[Written task] Find every line in the entries below that contains the string "viewBox", and copy each of those lines in full.

[Provided data]
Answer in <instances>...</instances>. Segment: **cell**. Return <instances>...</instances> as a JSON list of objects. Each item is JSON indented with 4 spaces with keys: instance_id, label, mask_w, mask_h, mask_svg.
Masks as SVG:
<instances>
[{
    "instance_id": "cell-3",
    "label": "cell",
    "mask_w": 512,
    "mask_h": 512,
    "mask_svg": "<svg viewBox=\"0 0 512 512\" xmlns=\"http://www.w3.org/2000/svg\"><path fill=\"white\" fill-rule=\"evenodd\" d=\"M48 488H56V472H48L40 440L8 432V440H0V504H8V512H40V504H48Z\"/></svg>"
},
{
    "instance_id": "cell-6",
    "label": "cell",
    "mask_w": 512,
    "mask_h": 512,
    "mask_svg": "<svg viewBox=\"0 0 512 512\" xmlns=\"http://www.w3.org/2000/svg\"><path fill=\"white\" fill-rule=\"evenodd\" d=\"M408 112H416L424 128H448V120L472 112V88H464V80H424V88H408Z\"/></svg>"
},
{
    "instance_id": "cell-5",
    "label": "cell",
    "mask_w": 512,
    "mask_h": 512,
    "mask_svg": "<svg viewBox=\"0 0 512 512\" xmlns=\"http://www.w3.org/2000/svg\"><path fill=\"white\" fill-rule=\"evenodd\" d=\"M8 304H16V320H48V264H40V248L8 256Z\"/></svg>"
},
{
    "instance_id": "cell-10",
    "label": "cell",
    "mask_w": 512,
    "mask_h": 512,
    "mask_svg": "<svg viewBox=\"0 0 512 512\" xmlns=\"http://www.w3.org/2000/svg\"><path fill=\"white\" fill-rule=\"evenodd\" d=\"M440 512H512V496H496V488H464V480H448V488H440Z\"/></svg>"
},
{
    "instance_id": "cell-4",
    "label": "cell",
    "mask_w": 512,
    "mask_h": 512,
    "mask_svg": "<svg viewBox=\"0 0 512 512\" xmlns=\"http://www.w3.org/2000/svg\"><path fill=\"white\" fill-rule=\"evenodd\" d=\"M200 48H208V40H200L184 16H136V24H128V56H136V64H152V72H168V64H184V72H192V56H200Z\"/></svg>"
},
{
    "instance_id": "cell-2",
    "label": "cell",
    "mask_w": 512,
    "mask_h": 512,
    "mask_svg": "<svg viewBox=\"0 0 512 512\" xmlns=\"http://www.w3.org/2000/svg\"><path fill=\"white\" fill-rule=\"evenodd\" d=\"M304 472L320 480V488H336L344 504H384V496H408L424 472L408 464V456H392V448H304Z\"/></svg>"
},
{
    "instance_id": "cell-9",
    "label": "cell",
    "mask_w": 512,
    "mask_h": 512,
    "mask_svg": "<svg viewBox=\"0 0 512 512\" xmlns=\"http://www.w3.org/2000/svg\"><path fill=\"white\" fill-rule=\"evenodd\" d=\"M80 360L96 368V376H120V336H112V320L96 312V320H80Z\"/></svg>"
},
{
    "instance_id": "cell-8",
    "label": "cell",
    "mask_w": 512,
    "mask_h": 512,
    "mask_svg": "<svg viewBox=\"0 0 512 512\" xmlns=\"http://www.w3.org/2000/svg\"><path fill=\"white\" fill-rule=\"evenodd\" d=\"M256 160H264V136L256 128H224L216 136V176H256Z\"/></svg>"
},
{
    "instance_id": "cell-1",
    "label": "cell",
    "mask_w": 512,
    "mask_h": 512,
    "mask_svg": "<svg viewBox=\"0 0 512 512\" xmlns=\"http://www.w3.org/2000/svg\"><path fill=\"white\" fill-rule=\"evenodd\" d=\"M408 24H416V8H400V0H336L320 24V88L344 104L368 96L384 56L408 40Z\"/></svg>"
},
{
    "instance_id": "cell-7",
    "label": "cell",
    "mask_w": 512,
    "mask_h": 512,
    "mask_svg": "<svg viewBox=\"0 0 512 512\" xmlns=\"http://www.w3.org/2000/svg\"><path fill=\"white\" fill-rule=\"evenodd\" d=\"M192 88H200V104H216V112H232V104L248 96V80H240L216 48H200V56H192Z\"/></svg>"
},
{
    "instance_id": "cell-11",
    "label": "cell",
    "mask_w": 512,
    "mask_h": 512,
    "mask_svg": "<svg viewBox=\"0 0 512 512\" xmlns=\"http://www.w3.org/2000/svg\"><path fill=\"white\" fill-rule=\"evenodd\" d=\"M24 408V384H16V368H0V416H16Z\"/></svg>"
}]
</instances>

[Task response]
    "mask_svg": "<svg viewBox=\"0 0 512 512\" xmlns=\"http://www.w3.org/2000/svg\"><path fill=\"white\" fill-rule=\"evenodd\" d=\"M48 488H56V472H48L40 440L8 432V440H0V504H8V512H40V504H48Z\"/></svg>"
    "mask_svg": "<svg viewBox=\"0 0 512 512\" xmlns=\"http://www.w3.org/2000/svg\"><path fill=\"white\" fill-rule=\"evenodd\" d=\"M408 112H416L424 128H448V120L472 112V88H464V80H424V88H408Z\"/></svg>"
    "mask_svg": "<svg viewBox=\"0 0 512 512\" xmlns=\"http://www.w3.org/2000/svg\"><path fill=\"white\" fill-rule=\"evenodd\" d=\"M8 304H16V320H48V264H40V248L8 256Z\"/></svg>"
    "mask_svg": "<svg viewBox=\"0 0 512 512\" xmlns=\"http://www.w3.org/2000/svg\"><path fill=\"white\" fill-rule=\"evenodd\" d=\"M440 512H512V496H496V488H464V480H448V488H440Z\"/></svg>"
    "mask_svg": "<svg viewBox=\"0 0 512 512\" xmlns=\"http://www.w3.org/2000/svg\"><path fill=\"white\" fill-rule=\"evenodd\" d=\"M200 48H208V40H200L184 16H136V24H128V56H136V64H152V72H168V64H184V72H192V56H200Z\"/></svg>"
    "mask_svg": "<svg viewBox=\"0 0 512 512\" xmlns=\"http://www.w3.org/2000/svg\"><path fill=\"white\" fill-rule=\"evenodd\" d=\"M304 472L320 480V488H336L344 504H384V496H408L424 472L408 464V456H392V448H304Z\"/></svg>"
    "mask_svg": "<svg viewBox=\"0 0 512 512\" xmlns=\"http://www.w3.org/2000/svg\"><path fill=\"white\" fill-rule=\"evenodd\" d=\"M80 360L96 368V376H120V336H112V320L96 312V320H80Z\"/></svg>"
    "mask_svg": "<svg viewBox=\"0 0 512 512\" xmlns=\"http://www.w3.org/2000/svg\"><path fill=\"white\" fill-rule=\"evenodd\" d=\"M256 160H264V136L256 128H224L216 136V176H256Z\"/></svg>"
    "mask_svg": "<svg viewBox=\"0 0 512 512\" xmlns=\"http://www.w3.org/2000/svg\"><path fill=\"white\" fill-rule=\"evenodd\" d=\"M408 24H416V8H400V0H336L320 24V88L344 104L368 96L384 56L408 40Z\"/></svg>"
    "mask_svg": "<svg viewBox=\"0 0 512 512\" xmlns=\"http://www.w3.org/2000/svg\"><path fill=\"white\" fill-rule=\"evenodd\" d=\"M192 88H200V104H216V112H232V104L248 96V80H240L216 48H200V56H192Z\"/></svg>"
    "mask_svg": "<svg viewBox=\"0 0 512 512\" xmlns=\"http://www.w3.org/2000/svg\"><path fill=\"white\" fill-rule=\"evenodd\" d=\"M24 408V384H16V368H0V416H16Z\"/></svg>"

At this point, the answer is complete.